So ceph_test_admin_socket_output sent the first admin socket command "cache erase" to the radosgw and that killed the daemon and then ceph_test_admin_socket_output crashed due to the error from 'safe_read' (due to the socket being disconnected). So ceph_test_admin_socket_output was doing it's job.
The crash seems to be specific to radosgw (but in 'common' code) and I can reproduce it locally with that daemon but not the others. Will investigate further.
Updated by Brad Hubbard over 3 years ago
- Pull request ID set to 36938
This is happening due to the code for "cache erase" and "cache inspect" not checking there is a 'target' argument in the command before trying to use it. I have submitted a patch.
Updated by Brad Hubbard over 3 years ago
- Status changed from New to Fix Under Review
Updated by Brad Hubbard over 3 years ago
- Related to Bug #46985: common: validate type CephBool cause 'invalid command json' added
Updated by Brad Hubbard over 3 years ago
Updated by Kefu Chai over 3 years ago
- Pull request ID changed from 36938 to 37098
Updated by Kefu Chai over 3 years ago
- Backport set to octopus, nautilus
- Regression changed from No to Yes
Updated by Kefu Chai over 3 years ago
- Status changed from Fix Under Review to Pending Backport
Updated by Kefu Chai over 3 years ago
please assign the backport to me if the backport script does not work for the related PR.

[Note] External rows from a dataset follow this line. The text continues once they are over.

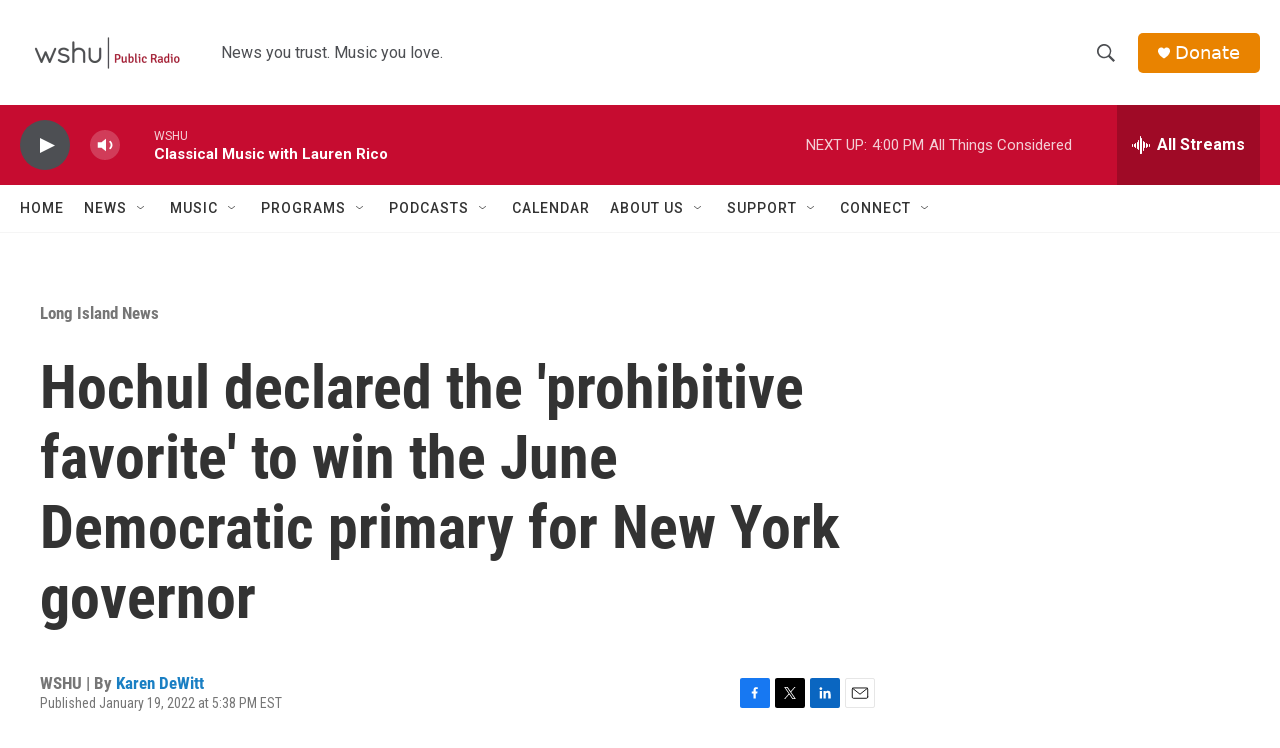

--- FILE ---
content_type: text/html; charset=utf-8
request_url: https://www.google.com/recaptcha/api2/aframe
body_size: 268
content:
<!DOCTYPE HTML><html><head><meta http-equiv="content-type" content="text/html; charset=UTF-8"></head><body><script nonce="_BLK-D0dhnG9QcVGZAJjeQ">/** Anti-fraud and anti-abuse applications only. See google.com/recaptcha */ try{var clients={'sodar':'https://pagead2.googlesyndication.com/pagead/sodar?'};window.addEventListener("message",function(a){try{if(a.source===window.parent){var b=JSON.parse(a.data);var c=clients[b['id']];if(c){var d=document.createElement('img');d.src=c+b['params']+'&rc='+(localStorage.getItem("rc::a")?sessionStorage.getItem("rc::b"):"");window.document.body.appendChild(d);sessionStorage.setItem("rc::e",parseInt(sessionStorage.getItem("rc::e")||0)+1);localStorage.setItem("rc::h",'1768855381851');}}}catch(b){}});window.parent.postMessage("_grecaptcha_ready", "*");}catch(b){}</script></body></html>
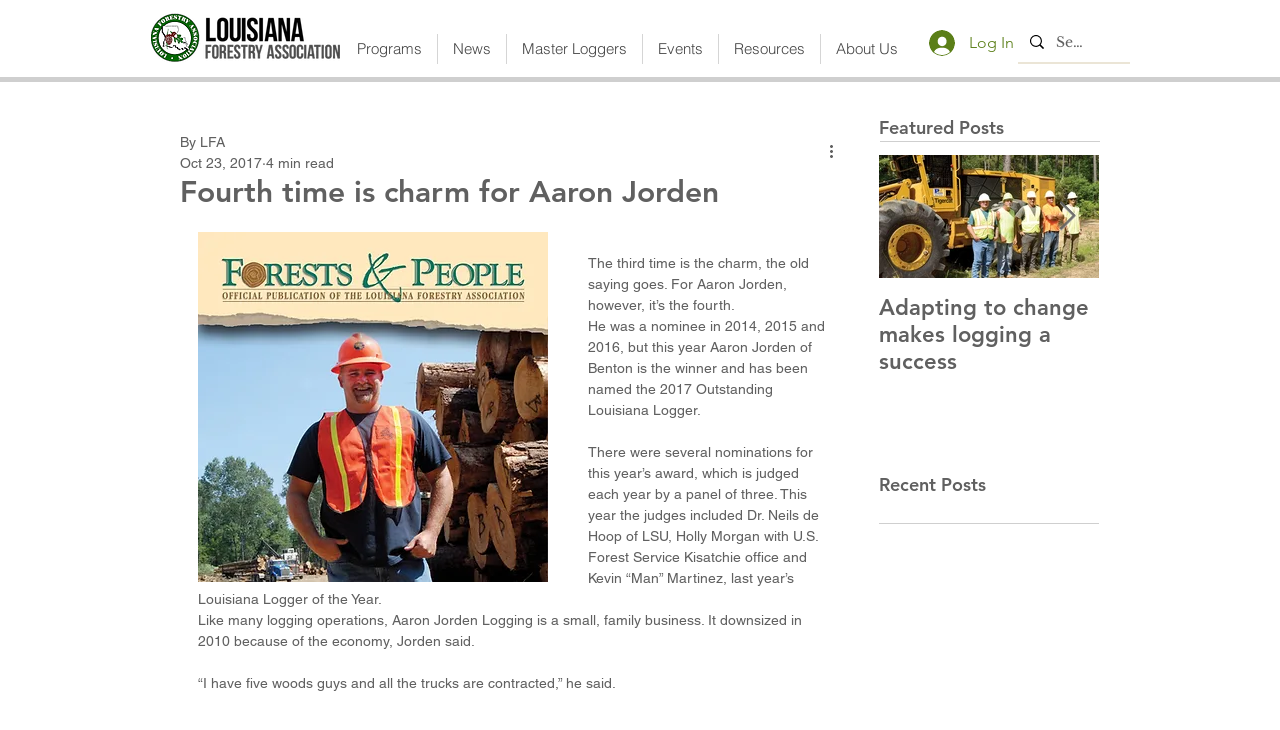

--- FILE ---
content_type: text/javascript
request_url: https://polo.feathr.co/v1/analytics/match/script.js?a_id=6101888d72a8a7abe2020a0b&pk=feathr
body_size: -601
content:
(function (w) {
    
        
        
    if (typeof w.feathr === 'function') {
        w.feathr('match', '696db05ab5325f000268c68b');
    }
        
    
}(window));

Updated by Nathan Cutler over 3 years ago
- Copied to Backport #47465: nautilus: AdminSocket::do_accept() terminate called after throwing an instance of 'std::out_of_range' added
Updated by Nathan Cutler over 3 years ago
- Copied to Backport #47466: octopus: AdminSocket::do_accept() terminate called after throwing an instance of 'std::out_of_range' added
Updated by Konstantin Shalygin over 1 year ago
- Status changed from Pending Backport to Resolved